Качаю отрицательно головой.

– Среди прочего, он летал с минимальной броней. Легкий сплав. Почти никакой защиты, зато ты шустрый. Но чуть заденут – пуфф! – и ты порхаешь на тот свет. Забавно, да? Ничего не напоминает?

Лёва точно немного с приветом. Никогда не говорит о вещах, которые ему неинтересны. А может, я просто не понимаю его намеков. Не глядя на собеседника, рассматриваю текст комментария под иллюстрацией, почти весь подчеркнутый. Кроме двух слов.

«следующий – последний».

Вот почему он не взял оранжевую. Информации для меня больше нет.

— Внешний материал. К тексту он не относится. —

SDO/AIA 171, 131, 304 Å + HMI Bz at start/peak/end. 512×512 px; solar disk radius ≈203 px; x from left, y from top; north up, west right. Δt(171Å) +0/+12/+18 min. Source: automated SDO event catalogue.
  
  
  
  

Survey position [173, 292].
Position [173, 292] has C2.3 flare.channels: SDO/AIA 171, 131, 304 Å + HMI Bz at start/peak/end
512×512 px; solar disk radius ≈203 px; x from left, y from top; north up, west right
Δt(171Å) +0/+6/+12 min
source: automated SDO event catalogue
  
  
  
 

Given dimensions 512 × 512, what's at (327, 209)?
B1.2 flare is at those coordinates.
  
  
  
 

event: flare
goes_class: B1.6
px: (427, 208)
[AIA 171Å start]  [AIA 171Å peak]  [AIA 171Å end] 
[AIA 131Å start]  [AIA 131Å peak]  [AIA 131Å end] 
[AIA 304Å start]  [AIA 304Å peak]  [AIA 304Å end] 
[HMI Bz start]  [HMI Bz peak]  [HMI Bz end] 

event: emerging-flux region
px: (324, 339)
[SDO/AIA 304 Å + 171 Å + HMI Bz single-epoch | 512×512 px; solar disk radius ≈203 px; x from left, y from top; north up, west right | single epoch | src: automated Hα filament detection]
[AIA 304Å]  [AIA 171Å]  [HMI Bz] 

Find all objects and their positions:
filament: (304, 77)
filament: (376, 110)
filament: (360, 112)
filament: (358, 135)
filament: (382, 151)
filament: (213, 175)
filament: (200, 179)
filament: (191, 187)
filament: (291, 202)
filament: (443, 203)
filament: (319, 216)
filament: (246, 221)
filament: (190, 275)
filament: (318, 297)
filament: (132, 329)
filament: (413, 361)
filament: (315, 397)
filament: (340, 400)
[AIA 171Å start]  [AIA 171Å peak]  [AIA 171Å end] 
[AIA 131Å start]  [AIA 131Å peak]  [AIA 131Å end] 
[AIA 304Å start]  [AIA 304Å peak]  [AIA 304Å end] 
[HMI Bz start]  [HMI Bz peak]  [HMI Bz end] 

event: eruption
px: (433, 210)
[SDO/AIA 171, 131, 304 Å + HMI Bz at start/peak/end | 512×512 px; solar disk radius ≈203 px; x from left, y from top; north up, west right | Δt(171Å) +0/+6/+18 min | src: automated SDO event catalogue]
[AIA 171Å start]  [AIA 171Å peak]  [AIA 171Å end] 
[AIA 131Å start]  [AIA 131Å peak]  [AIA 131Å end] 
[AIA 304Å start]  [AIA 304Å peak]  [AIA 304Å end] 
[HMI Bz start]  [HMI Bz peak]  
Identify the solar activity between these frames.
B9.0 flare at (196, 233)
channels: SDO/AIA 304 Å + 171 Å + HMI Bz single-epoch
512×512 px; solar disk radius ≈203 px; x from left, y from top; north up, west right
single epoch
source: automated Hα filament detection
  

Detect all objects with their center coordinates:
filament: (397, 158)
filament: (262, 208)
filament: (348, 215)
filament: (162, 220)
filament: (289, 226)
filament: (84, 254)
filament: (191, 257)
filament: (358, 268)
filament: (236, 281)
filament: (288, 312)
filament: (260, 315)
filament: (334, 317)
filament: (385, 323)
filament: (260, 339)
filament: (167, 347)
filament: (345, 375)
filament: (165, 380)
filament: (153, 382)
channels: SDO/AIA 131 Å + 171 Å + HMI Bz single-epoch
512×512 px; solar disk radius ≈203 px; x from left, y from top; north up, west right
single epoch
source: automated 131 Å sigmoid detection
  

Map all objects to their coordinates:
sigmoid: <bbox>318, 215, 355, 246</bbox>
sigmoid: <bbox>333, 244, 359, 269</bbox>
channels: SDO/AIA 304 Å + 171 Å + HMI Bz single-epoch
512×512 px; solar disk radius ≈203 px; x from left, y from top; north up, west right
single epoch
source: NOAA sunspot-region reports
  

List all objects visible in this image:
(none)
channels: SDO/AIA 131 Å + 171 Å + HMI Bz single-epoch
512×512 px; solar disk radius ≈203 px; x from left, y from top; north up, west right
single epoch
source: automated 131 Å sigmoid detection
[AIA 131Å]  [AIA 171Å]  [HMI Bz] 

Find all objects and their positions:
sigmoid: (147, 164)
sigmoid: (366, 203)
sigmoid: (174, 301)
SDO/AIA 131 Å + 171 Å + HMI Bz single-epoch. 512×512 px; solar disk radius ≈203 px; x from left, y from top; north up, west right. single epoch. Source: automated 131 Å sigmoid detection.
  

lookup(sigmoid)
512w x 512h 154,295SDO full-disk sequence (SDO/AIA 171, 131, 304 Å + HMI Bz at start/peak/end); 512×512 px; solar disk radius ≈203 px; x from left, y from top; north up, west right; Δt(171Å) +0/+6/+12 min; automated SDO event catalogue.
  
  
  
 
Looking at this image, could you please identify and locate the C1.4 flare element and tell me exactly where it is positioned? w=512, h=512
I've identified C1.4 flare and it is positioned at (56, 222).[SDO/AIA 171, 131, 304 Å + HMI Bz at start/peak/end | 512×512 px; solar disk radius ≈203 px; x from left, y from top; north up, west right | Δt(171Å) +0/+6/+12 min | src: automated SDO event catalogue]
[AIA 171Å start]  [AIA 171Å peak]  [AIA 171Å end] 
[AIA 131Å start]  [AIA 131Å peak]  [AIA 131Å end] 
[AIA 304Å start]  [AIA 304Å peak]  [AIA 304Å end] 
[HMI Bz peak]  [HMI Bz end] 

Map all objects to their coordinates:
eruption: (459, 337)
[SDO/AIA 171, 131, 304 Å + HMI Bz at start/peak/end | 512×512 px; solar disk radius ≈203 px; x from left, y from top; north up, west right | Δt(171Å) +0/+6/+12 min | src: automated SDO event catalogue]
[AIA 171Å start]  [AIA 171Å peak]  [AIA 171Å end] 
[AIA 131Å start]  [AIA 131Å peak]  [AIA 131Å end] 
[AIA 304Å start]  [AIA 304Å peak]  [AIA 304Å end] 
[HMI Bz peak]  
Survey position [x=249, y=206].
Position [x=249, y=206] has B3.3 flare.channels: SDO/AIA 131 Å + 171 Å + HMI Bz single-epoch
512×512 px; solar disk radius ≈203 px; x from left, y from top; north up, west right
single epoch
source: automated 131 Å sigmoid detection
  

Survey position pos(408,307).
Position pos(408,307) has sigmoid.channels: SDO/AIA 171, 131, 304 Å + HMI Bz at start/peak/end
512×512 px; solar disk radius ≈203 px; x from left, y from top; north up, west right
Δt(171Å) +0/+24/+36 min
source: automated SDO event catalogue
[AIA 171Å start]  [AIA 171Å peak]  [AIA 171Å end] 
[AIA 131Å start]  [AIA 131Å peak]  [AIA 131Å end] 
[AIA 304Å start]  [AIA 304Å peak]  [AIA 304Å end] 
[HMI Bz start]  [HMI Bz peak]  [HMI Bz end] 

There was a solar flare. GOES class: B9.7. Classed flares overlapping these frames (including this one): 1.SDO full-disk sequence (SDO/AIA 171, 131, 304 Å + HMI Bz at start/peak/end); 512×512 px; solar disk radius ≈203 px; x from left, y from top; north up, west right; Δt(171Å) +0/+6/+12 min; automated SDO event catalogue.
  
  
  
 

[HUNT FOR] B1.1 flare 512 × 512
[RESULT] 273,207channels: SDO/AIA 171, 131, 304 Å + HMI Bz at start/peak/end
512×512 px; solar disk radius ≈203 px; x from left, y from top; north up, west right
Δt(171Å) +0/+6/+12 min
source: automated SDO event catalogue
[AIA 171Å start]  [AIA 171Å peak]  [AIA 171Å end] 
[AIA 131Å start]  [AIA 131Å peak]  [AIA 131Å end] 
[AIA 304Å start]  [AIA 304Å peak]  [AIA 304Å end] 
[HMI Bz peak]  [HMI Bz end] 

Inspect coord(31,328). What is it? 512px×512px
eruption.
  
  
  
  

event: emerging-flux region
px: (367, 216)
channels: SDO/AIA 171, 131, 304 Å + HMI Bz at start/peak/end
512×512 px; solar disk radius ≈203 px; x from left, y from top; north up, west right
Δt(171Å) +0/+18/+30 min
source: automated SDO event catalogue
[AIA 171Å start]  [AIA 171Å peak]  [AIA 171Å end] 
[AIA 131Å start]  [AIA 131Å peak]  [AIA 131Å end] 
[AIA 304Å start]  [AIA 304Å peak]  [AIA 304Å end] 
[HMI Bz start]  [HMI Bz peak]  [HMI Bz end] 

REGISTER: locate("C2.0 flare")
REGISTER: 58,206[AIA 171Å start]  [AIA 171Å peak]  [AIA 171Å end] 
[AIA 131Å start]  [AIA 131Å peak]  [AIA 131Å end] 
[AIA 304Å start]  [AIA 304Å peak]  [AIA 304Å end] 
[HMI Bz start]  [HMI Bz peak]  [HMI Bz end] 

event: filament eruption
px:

Захлопываю книгу и отдаю ему.

– В новостях говорили, Джек Дровосек вернулся, – сообщает Лева обыденно. – Видал? Намекают, в этот раз кроме пострадавшего есть и другие свидетели. Недалеко от места происшествия видели девушку в темном.

– Так всегда говорят, – Пожимаю плечами. – В прошлый раз заметили даже какую-то знаменитость.

Несомненно, нас найдут когда-нибудь, несмотря на все предосторожности. Вопрос в том, кто до кого доберется быстрее…

Мимо нас спешат служащие и студенты. Лева смотрит на уходящие поезда сквозь фиолетовые очки. Я – на круглый вентиляционный люк в стене неподалеку. Лопасти за решеткой медленно вращаются, внушая сонное оцепенение.

– Слышал, скоро в горах начнется лыжный сезон… – вздыхает Лева. – Там, наверное, уже морозы?

– Со дня на день… Осень еще, – тяну устало.

– Вот что, Джин! Мне не так уж много осталось, – сообщает он внезапно.

Поворачиваюсь к нему медленно, пытаясь не паниковать. Внешне Леве двадцать пять, и в универе мы учимся на одном курсе. Вот уж не думал, что начну переживать за него.

– Ну да, не удивляйся: у меня достаточно средств, чтобы в сорок не работать… Вряд ли я доживу до дня, когда город подземников на поверхности будет, наконец, построен. Ты – другое дело. Я пока могу только представлять. Но знаешь, умереть я собираюсь там, наверху, где-нибудь на лесистом берегу моря… и чтобы птицы пели так, будто сердце вот-вот разорвется.

– …ну, ты придурок, Лева! – не выдерживаю. – Даже не думай выкидывать глупости и сбегать на солнышко раньше времени!..

– Ну уж нет! Из нас четверых, самый придурошный – ты.

– Пфф!..

Он дружески хлопает меня по плечу, заставляя вздрогнуть, и снова раскрывает свою книгу на странице с подчеркнутым текстом.

– Пока не ушел, хочу показать тебе кое-что…


* * *


Считают, что у Джека Дровосека много связей, либо кто-то из очень крупных игроков стоит за ним – слишком хорошо он планирует нападения и знает подробности жизни своих жертв.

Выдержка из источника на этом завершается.